Video report by ITV News Meridian's Christine Alsford.
An elderly woman from East Hampshire says she's been left in despair, unable to even make a cup of tea after being without power since Saturday.
Annabel Holmes is one of around 4,400 people who has been cut off since Storm Eunice arrived on Friday - the worst storm to hit the south in more than 30 years.
Engineers from SSE say the arrival of Storm Franklin is hampering recovery efforts, but has managed to restore power to 180,000 homes.
Annabel, who lives in Bramshott has told ITV Meridian she doesn't know how she will cope if her power isn't restored soon.
"I only have electricity, I have no gas so I can't cook.
"Once the evening comes, I can't see anything apart from using my torch and candles.
"On Saturday night I went to bed with all my clothes on as I was freezing, and I can't heat anything up. I can't even have a hot cup of coffee, nothing.
"I spent the whole day on Sunday in despair so luckily a friend offered me supper and a bed for the night. I stayed there overnight, but I had to come back this morning for the cat.
"I'm in despair once again as it's freezing cold in this house.

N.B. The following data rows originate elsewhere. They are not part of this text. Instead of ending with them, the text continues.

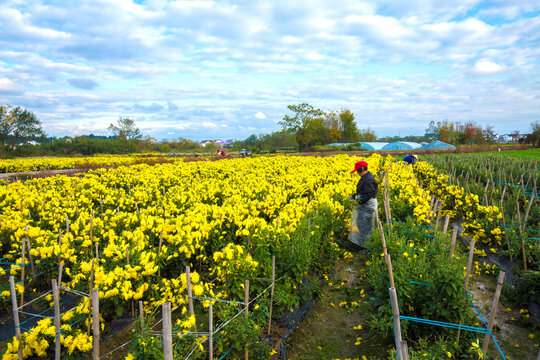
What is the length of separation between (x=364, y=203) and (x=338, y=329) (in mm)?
3419

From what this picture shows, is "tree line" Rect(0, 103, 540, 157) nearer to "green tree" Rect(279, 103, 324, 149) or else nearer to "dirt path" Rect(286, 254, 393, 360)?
"green tree" Rect(279, 103, 324, 149)

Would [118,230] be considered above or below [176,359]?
above

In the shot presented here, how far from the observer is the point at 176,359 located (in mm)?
3002

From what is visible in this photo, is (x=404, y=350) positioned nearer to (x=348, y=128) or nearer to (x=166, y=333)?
(x=166, y=333)

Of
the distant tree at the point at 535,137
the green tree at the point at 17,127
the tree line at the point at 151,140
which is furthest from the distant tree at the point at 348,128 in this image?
the green tree at the point at 17,127

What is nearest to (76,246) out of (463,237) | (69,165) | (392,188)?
(392,188)

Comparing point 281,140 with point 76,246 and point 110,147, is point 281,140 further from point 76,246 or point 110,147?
point 76,246

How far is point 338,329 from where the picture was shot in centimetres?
502

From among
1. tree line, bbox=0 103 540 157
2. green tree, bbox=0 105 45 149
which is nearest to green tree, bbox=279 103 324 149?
tree line, bbox=0 103 540 157

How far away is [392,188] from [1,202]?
35.7 ft

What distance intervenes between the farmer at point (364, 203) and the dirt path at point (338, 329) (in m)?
1.31

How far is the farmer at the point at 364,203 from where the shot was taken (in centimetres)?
738

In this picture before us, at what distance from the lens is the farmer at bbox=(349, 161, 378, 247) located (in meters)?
7.38

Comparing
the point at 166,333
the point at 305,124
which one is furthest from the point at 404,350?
the point at 305,124
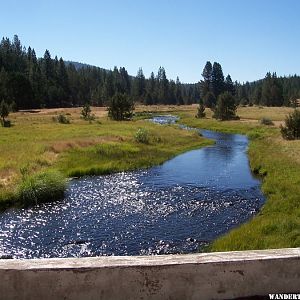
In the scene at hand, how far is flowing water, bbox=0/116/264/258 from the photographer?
19.6 metres

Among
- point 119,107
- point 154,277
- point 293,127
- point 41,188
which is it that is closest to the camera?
point 154,277

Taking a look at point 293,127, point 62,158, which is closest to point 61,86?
point 293,127

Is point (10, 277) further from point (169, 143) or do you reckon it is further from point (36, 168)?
point (169, 143)

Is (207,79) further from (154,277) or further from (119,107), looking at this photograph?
(154,277)

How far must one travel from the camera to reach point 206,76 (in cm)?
17725

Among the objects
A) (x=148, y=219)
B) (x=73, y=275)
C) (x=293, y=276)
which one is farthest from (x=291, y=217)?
(x=73, y=275)

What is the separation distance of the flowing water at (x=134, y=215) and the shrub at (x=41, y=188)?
0.78m

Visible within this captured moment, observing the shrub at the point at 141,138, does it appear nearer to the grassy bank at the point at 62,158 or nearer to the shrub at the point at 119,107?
the grassy bank at the point at 62,158

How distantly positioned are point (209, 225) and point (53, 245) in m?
8.58

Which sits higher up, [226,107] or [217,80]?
[217,80]

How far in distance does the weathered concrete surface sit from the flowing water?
13.0 m

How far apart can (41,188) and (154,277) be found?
23.2 meters

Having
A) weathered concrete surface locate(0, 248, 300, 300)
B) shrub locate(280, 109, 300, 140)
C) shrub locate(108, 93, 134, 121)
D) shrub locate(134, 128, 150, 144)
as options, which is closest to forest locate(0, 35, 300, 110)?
shrub locate(108, 93, 134, 121)

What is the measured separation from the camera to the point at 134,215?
24578 mm
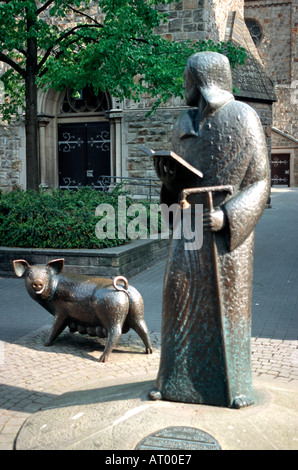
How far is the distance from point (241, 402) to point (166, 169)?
1.48m

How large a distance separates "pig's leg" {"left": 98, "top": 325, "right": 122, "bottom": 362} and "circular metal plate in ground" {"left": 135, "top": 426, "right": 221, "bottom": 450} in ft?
8.04

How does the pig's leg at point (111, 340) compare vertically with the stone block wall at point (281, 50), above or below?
below

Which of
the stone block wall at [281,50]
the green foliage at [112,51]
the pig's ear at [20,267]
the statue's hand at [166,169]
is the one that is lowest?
the pig's ear at [20,267]

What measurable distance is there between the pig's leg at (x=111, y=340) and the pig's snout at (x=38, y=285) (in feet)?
2.98

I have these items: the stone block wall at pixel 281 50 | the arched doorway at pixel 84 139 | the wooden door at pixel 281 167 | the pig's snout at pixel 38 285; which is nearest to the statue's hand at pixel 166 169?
the pig's snout at pixel 38 285

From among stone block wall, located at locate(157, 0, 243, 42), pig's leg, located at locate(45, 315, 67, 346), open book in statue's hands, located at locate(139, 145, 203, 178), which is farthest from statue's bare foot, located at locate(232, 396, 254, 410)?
stone block wall, located at locate(157, 0, 243, 42)

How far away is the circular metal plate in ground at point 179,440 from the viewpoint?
2.99 meters

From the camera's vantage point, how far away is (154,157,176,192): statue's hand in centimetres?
320

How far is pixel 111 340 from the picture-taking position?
5.56 m

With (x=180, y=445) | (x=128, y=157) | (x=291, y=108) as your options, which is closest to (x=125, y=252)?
(x=180, y=445)

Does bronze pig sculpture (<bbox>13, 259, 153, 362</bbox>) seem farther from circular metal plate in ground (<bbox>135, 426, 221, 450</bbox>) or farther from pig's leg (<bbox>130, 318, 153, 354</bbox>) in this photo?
circular metal plate in ground (<bbox>135, 426, 221, 450</bbox>)

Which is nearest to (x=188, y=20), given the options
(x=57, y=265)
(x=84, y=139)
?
(x=84, y=139)

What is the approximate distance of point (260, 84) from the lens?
1950 centimetres

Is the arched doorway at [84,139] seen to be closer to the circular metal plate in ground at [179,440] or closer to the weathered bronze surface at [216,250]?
the weathered bronze surface at [216,250]
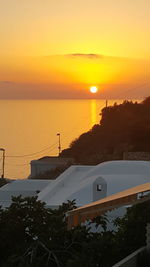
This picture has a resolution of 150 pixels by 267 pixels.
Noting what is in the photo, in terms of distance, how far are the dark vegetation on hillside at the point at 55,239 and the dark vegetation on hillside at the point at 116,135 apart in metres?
34.7

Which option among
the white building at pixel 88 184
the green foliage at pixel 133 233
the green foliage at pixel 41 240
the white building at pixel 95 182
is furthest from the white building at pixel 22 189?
the green foliage at pixel 133 233

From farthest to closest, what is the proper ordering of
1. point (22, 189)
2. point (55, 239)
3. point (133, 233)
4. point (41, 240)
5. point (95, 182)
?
point (22, 189) → point (95, 182) → point (133, 233) → point (55, 239) → point (41, 240)

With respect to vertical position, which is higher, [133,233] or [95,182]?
[95,182]

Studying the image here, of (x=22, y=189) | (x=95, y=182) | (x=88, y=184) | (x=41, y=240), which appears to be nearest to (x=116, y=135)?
(x=22, y=189)

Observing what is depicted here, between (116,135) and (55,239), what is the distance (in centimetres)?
4268

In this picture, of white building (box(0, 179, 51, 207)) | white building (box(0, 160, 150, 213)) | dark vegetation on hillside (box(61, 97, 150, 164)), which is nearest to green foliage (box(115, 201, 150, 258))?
white building (box(0, 160, 150, 213))

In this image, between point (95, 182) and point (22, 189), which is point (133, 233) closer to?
point (95, 182)

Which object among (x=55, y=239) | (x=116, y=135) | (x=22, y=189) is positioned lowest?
(x=55, y=239)

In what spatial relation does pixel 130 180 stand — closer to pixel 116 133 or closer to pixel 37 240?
pixel 37 240

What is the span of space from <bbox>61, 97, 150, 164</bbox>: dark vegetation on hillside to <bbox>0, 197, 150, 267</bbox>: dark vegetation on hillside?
114 feet

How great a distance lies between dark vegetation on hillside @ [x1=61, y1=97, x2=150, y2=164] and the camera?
46.6 meters

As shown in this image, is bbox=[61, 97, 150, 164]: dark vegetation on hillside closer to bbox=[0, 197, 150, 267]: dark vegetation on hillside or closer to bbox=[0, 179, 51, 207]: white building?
bbox=[0, 179, 51, 207]: white building

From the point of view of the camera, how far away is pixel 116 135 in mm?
50469

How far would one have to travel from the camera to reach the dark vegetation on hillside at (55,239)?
7621mm
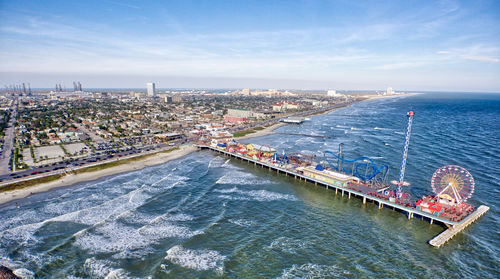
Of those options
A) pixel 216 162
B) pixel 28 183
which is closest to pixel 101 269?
pixel 28 183

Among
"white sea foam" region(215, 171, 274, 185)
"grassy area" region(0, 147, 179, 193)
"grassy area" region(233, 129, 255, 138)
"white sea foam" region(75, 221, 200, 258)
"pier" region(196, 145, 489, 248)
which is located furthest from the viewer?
"grassy area" region(233, 129, 255, 138)

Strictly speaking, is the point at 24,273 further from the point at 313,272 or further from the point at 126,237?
the point at 313,272

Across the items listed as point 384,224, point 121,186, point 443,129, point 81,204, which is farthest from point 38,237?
point 443,129

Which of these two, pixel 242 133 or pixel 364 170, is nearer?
pixel 364 170

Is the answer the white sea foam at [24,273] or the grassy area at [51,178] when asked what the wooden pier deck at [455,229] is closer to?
the white sea foam at [24,273]

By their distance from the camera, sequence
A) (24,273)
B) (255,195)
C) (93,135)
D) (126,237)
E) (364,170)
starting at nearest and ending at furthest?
(24,273) → (126,237) → (255,195) → (364,170) → (93,135)

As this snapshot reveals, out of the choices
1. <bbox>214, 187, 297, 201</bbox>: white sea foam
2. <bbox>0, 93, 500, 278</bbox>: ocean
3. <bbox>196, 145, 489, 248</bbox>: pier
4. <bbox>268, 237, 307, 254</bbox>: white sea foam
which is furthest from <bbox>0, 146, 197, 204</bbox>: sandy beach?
<bbox>268, 237, 307, 254</bbox>: white sea foam

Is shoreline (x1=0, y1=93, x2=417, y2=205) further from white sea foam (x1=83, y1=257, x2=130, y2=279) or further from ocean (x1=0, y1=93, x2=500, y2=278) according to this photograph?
white sea foam (x1=83, y1=257, x2=130, y2=279)
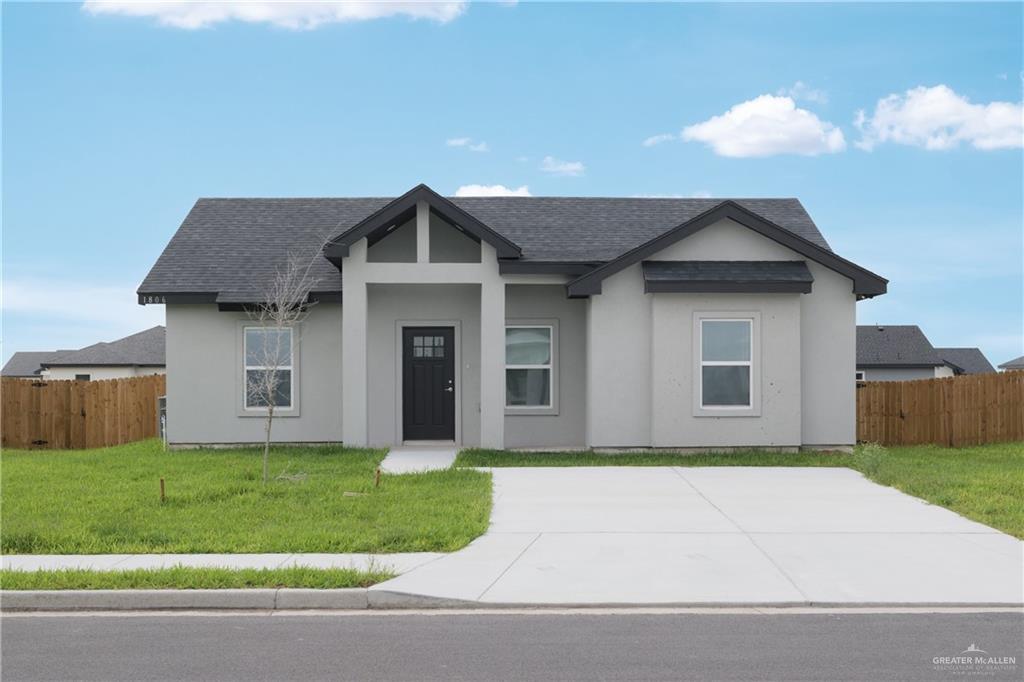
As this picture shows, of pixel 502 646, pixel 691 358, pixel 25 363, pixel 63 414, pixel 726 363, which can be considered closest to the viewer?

"It's not good to be cold for such a long time. I think it's unacceptable in 2022, we shouldn't have to put up with this."
"I feel really miserable", Annabel says
Engineers say Storm Franklin has led to new faults, and fallen trees and damage on power lines is restricting access.
UK Power Networks and Scottish and Southern is offering compensation for customers who've had a power cut for 24 hours or more, as engineers struggle to restore power amid Storm Franklin.
Richard Gough, Director of Distribution System Operations, said: “The hurricane-force winds of Storm Eunice have resulted in some of the most extreme and challenging conditions experienced in the south of England for decades, with significant impact on our overhead line network.
"I would like to apologise to our customers for the continued disruption as our teams work around the clock to restore power.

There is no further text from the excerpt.